0

I am doing some large scale analysis of Java projects on Github; this involves cloning the project via git (nothing special here), then doing a static read of the code for analysis, and so on.

My question: is there a way to programmatically recover the Github url for each source file in the cloned repository? I'm trying to get this so I can then link back into Github and see the original source.

For example, the following url (what I want): https://github.com/elastic/elasticsearch/blob/master/libs/elasticsearch-nio/src/main/java/org/elasticsearch/nio/BytesWriteOperation.java#L35 points to a particular function. Of course, the directory structure in the cloned version doesn't match the url name, e.g., the /blob/master/ seems particular to this project and structure of the repository.

kazimir.r
  • 387
  • 1
  • 3
  • 9
  • 1
    You may want to look at the `raw` version of the particular file. It should start with `https://raw.githubusercontent.com/something` – Ru Chern Chong Feb 12 '18 at 09:40
  • You can get the github url for cloned repository. https://stackoverflow.com/a/4089452/1562662 – Chacko Feb 12 '18 at 09:40

2 Answers2

1

So if I'm understanding correctly you want to create a link to a human readable code view with a specific line highlighted.

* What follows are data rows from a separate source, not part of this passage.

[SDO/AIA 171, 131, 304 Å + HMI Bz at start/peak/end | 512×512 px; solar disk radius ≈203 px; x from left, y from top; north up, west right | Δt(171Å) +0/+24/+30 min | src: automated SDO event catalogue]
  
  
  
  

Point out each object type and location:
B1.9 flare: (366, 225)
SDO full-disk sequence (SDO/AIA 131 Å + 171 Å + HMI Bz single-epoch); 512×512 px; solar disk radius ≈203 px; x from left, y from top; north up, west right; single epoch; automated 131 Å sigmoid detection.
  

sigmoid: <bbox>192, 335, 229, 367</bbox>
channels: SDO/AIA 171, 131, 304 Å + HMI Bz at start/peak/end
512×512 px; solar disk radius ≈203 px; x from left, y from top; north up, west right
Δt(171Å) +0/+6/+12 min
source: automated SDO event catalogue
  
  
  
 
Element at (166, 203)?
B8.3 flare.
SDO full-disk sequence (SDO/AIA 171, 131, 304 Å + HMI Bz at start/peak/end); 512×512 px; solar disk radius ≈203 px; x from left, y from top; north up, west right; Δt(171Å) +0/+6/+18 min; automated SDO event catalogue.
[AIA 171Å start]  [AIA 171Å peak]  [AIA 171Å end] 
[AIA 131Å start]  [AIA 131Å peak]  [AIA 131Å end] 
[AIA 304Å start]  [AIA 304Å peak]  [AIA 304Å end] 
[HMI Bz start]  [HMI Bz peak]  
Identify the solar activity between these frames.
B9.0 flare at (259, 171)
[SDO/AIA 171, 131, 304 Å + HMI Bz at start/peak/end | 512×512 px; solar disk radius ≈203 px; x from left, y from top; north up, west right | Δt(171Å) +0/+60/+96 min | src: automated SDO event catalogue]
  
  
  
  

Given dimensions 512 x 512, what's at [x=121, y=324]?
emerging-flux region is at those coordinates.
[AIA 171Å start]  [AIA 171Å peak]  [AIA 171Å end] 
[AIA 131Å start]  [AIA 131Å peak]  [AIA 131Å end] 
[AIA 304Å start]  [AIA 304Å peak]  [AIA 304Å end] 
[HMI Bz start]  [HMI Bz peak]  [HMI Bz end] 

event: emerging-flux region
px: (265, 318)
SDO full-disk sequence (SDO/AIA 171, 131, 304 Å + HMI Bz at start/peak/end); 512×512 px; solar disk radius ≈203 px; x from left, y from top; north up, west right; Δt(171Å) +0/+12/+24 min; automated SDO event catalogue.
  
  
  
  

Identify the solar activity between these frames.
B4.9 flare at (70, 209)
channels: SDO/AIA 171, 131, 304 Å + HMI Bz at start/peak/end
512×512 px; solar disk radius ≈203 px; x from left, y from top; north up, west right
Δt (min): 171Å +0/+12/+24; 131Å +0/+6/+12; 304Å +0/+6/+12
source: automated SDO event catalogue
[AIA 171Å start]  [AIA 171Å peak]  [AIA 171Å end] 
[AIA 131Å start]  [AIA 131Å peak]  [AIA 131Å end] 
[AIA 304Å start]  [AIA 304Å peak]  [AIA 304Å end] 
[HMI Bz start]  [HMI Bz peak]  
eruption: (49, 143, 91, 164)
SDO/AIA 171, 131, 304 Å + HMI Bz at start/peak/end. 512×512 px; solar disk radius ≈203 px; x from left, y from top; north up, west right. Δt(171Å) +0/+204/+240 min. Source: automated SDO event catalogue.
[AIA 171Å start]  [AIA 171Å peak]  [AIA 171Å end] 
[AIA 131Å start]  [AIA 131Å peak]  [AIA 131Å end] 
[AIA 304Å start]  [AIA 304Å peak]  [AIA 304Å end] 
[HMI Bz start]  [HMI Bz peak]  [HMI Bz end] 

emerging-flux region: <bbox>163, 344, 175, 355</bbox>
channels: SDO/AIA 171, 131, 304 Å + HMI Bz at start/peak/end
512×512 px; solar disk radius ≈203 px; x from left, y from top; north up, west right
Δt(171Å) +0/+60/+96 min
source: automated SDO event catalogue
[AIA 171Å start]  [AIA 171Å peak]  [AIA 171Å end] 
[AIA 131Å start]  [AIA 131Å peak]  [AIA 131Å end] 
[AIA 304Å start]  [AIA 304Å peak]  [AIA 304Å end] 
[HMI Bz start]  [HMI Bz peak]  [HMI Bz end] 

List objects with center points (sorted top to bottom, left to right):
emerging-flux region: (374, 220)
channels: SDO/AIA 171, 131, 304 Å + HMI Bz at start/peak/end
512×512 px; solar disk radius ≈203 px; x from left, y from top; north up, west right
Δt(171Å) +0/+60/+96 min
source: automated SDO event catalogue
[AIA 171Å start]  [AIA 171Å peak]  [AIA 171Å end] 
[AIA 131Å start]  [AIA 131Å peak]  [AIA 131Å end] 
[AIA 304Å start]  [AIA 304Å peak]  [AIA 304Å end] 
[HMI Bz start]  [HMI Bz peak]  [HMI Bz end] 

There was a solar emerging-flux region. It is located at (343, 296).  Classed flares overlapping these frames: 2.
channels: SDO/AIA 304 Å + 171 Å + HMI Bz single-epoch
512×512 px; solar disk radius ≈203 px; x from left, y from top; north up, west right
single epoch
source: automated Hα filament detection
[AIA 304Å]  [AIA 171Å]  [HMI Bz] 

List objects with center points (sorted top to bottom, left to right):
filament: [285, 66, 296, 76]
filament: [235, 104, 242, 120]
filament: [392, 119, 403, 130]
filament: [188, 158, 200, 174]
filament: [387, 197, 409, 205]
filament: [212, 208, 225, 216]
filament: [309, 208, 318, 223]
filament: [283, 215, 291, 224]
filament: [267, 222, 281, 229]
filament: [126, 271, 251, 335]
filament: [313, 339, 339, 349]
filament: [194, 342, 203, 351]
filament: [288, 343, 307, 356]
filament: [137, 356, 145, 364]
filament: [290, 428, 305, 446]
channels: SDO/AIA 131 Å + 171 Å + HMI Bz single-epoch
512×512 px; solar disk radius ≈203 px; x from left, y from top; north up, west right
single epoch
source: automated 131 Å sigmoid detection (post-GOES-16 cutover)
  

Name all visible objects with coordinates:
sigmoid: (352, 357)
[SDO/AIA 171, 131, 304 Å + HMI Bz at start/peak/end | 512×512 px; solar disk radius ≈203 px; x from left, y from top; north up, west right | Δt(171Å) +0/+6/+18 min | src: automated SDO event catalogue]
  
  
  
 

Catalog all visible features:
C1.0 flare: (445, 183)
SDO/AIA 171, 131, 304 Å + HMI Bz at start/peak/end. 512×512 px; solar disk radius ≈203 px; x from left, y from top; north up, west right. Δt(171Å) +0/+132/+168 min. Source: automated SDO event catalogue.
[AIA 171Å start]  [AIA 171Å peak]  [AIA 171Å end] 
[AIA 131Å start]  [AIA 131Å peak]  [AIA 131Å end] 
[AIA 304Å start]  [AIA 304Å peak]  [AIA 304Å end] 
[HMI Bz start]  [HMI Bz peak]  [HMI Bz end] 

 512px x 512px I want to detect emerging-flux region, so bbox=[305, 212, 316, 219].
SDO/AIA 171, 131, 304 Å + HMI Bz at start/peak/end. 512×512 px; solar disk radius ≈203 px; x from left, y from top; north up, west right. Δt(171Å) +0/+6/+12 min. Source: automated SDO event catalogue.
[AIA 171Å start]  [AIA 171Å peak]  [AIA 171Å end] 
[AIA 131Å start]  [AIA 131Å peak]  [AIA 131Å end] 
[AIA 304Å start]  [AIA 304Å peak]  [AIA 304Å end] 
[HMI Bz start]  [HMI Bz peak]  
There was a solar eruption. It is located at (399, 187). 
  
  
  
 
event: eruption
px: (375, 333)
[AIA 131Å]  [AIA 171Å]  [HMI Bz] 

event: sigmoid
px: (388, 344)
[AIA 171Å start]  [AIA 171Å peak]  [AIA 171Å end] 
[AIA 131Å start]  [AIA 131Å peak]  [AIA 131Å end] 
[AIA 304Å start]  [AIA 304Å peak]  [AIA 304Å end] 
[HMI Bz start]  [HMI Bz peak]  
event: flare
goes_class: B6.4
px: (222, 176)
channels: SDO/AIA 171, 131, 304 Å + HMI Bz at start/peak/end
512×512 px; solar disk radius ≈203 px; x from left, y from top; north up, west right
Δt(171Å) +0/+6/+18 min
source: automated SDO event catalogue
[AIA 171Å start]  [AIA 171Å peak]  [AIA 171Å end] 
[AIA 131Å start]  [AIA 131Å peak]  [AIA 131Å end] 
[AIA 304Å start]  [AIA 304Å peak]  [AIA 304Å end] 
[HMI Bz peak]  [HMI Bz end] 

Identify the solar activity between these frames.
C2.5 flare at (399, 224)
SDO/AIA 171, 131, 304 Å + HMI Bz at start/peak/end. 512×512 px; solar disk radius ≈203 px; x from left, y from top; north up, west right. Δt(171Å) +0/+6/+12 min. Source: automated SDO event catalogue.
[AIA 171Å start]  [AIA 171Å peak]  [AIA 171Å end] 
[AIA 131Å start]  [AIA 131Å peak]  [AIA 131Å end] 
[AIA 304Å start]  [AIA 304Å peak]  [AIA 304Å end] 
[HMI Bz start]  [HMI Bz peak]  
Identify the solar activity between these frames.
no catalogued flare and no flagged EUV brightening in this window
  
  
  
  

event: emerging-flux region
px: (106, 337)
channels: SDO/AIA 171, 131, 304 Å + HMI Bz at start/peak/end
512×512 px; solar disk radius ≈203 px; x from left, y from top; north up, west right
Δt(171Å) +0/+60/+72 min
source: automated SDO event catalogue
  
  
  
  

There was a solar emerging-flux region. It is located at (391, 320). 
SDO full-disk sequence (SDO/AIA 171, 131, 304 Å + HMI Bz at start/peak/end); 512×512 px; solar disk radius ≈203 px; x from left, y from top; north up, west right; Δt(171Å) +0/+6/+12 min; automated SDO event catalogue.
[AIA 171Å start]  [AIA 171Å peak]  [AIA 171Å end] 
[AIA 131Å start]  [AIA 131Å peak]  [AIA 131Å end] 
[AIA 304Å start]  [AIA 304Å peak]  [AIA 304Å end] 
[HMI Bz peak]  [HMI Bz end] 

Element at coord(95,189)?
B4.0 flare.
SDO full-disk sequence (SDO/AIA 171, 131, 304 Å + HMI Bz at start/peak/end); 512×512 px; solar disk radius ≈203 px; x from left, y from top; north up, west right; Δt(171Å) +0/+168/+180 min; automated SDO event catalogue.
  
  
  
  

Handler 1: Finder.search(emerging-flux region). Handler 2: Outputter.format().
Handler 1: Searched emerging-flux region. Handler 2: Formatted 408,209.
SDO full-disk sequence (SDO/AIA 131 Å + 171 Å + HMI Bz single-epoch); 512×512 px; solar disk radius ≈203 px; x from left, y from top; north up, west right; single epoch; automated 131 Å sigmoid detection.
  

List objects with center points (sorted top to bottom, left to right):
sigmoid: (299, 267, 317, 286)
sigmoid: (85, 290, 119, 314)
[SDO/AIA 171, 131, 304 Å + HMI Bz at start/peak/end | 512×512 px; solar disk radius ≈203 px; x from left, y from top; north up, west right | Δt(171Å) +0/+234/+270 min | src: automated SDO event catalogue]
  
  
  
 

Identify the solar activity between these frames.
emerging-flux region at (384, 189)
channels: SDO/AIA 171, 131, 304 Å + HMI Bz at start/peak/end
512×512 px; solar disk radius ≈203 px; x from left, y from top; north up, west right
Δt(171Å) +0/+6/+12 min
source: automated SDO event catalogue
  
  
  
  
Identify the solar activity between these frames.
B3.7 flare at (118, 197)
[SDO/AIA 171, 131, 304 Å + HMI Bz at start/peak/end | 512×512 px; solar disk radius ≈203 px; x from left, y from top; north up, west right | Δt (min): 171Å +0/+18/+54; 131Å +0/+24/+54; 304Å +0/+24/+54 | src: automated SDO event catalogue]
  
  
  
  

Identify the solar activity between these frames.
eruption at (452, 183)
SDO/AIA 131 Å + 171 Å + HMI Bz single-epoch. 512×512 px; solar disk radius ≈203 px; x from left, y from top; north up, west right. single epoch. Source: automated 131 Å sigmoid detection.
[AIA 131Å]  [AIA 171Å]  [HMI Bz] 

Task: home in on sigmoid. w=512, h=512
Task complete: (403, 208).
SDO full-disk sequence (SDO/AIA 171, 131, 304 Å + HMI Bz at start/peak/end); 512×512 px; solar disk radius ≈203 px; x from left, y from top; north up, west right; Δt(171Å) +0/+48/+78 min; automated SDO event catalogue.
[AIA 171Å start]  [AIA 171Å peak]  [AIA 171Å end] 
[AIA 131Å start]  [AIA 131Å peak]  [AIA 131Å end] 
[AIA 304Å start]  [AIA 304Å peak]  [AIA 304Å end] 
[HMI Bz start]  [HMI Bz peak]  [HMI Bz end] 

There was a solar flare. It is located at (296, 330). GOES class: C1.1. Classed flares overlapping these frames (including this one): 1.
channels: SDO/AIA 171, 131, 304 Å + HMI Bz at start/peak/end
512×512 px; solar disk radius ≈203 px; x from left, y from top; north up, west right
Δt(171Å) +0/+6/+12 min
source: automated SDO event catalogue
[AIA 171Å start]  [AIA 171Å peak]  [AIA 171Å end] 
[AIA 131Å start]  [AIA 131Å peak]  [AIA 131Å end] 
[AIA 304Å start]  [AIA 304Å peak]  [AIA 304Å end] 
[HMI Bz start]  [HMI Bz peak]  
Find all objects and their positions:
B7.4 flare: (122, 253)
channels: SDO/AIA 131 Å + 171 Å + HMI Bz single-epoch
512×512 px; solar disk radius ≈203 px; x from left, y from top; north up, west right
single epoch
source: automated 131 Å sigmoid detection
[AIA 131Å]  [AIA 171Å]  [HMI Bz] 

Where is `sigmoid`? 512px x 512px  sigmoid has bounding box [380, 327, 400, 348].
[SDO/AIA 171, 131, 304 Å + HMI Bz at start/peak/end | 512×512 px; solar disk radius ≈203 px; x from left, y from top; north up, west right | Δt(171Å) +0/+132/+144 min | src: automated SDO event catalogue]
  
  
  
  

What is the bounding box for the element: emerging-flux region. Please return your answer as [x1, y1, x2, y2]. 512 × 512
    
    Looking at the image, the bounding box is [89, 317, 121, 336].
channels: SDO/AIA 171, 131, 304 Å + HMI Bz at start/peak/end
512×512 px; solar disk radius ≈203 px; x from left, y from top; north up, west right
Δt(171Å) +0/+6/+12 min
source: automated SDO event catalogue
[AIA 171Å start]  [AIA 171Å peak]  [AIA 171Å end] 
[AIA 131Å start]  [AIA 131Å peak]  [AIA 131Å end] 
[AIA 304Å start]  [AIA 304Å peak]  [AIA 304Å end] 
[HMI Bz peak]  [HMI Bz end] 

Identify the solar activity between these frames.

Essentially the normal GitHub link breaks down into:

  1. URL to the User Repo e.g. https://github.com/elastic/elasticsearch (aka the remote origin)
  2. /blob/
  3. the path to the file within the repo, which should be identical to the local repo you just cloned.

Each of these components are pretty simple to get.

1. Remote Origin
(aka <remote-origin>)

When you clone a repo, the local copy you create stores a reference to the remote origin URL.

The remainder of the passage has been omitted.